A empresa Rio Linhas Aéreas descumpriu liminar, em processo movido pelo Sindicato Nacional dos Aeronautas, que determina a reintegração de aeronautas demitidos em desacordo com a cláusula de redução de força de trabalho da Convenção Coletiva (processo 0001064-64.2015.5.09.0965 – 3ª Vara do Trabalho de São José dos Pinhais).
A companhia não apresentou nos autos do processo cautelar movido pelo SNA a prova do cumprimento da liminar —o prazo para protocolar nos autos o cumprimento da determinação venceu na última segunda-feira (23/11).
A Rio informou em petição que interpôs recurso no mandado de segurança —o qual foi indeferido—e juntou as declarações de aeronautas que realizaram homologação e que não possuem interesse no processo, sem, no entanto, cumprir efetivamente a determinação com relação aos demais aeronautas.
O SNA esclarece a todos que o recurso interposto pela empresa não possui efeito suspensivo. Isso significa que a juíza da Vara do Trabalho não está impedida de prosseguir com as determinações no processo enquanto o recurso é analisado.
Constou na determinação judicial que, caso a Rio não cumprisse o determinado, o SNA poderia executar, em favor dos aeronautas, multa diária pelo descumprimento.
O sindicato irá, portanto, se manifestar no processo nesse sentido, ressaltando a exigibilidade da multa bem como de danos morais pelo descumprimento, além da recomposição salarial e reflexos enquanto perdurar o descumprimento da ordem judicial.

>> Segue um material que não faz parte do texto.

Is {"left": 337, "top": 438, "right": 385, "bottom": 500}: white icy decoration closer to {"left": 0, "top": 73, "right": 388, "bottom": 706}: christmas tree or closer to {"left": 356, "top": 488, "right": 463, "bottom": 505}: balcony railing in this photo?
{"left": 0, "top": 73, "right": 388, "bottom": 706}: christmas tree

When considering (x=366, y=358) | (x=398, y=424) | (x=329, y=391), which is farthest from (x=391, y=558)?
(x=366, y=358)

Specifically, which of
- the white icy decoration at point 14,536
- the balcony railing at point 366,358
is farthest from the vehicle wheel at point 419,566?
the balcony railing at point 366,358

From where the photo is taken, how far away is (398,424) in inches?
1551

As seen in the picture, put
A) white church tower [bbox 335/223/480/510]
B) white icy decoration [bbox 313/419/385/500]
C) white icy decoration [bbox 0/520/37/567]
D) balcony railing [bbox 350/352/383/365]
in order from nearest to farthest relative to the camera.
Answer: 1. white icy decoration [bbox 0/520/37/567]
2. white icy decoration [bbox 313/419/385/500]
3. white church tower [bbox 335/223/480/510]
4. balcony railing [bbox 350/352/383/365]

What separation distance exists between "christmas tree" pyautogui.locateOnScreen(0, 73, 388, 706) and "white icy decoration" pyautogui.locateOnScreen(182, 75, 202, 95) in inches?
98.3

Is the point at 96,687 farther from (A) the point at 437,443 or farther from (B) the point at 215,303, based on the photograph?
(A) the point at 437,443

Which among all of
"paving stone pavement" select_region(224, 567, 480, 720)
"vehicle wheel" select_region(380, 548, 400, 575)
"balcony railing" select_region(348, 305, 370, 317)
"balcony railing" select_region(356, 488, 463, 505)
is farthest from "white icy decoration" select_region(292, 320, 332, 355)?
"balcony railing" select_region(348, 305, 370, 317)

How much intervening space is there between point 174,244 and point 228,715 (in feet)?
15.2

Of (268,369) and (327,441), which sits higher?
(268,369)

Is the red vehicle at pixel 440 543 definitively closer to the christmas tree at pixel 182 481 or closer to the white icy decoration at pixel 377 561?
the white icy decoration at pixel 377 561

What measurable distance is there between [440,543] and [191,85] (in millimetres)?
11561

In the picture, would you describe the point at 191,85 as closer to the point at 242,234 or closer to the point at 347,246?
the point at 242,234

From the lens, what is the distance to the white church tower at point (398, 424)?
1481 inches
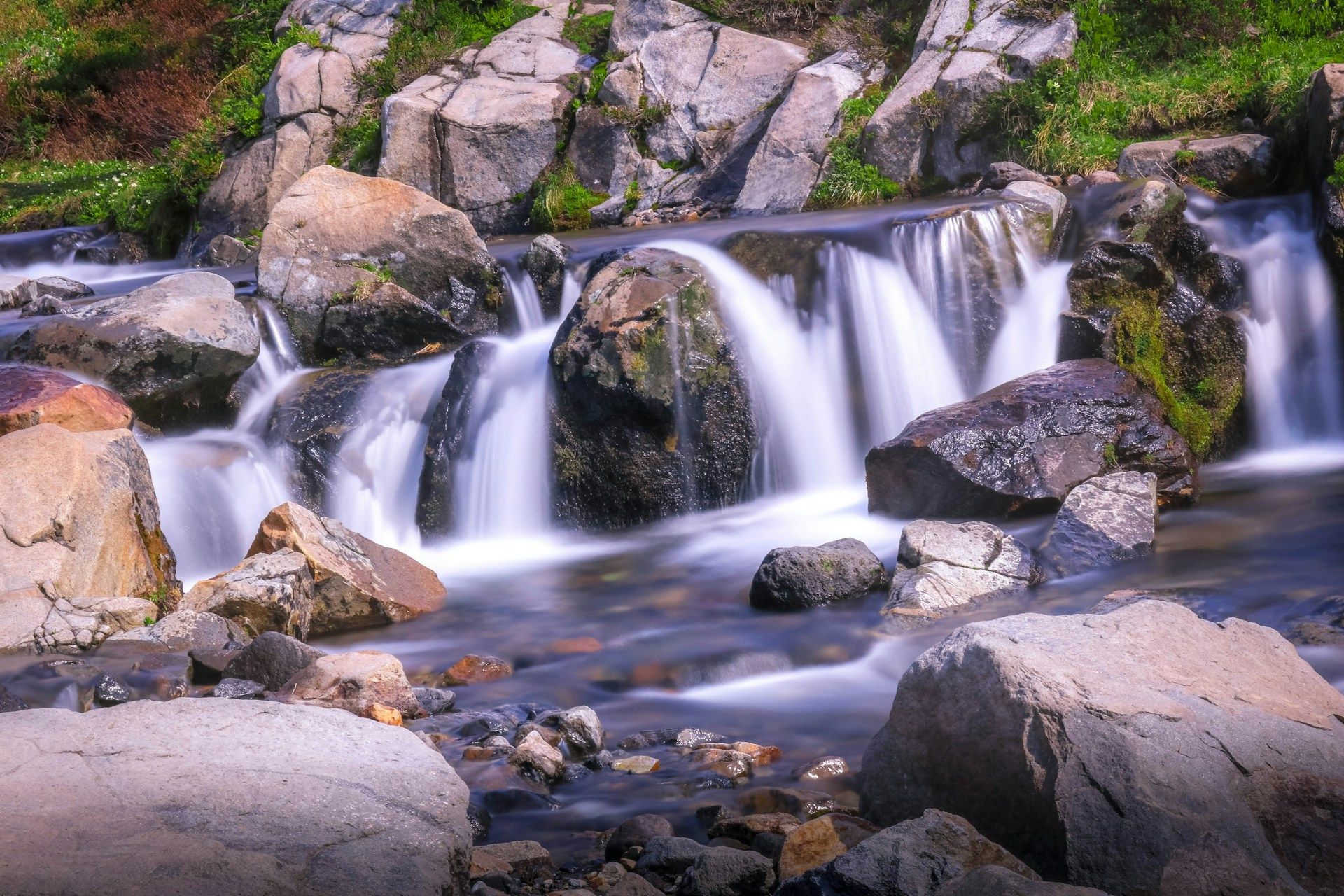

A juíza determinou, ainda, que o SNA aguarde a audiência marcada para o dia 8 de dezembro de 2015. Nesta ocasião, o sindicato deixará claro que a reintegração deve acontecer para que as demissões sejam procedidas de acordo com o que determina a CCT, com a recolocação dos demitidos em seus respectivos postos de trabalhos.
Aqueles que manifestaram desinteresse no processo e não quiserem a reintegração não trazem prejuízo à questão, uma vez que se encaixam na primeira situação das demissões, conforme cláusula de redução de força de trabalho da Convenção Coletiva.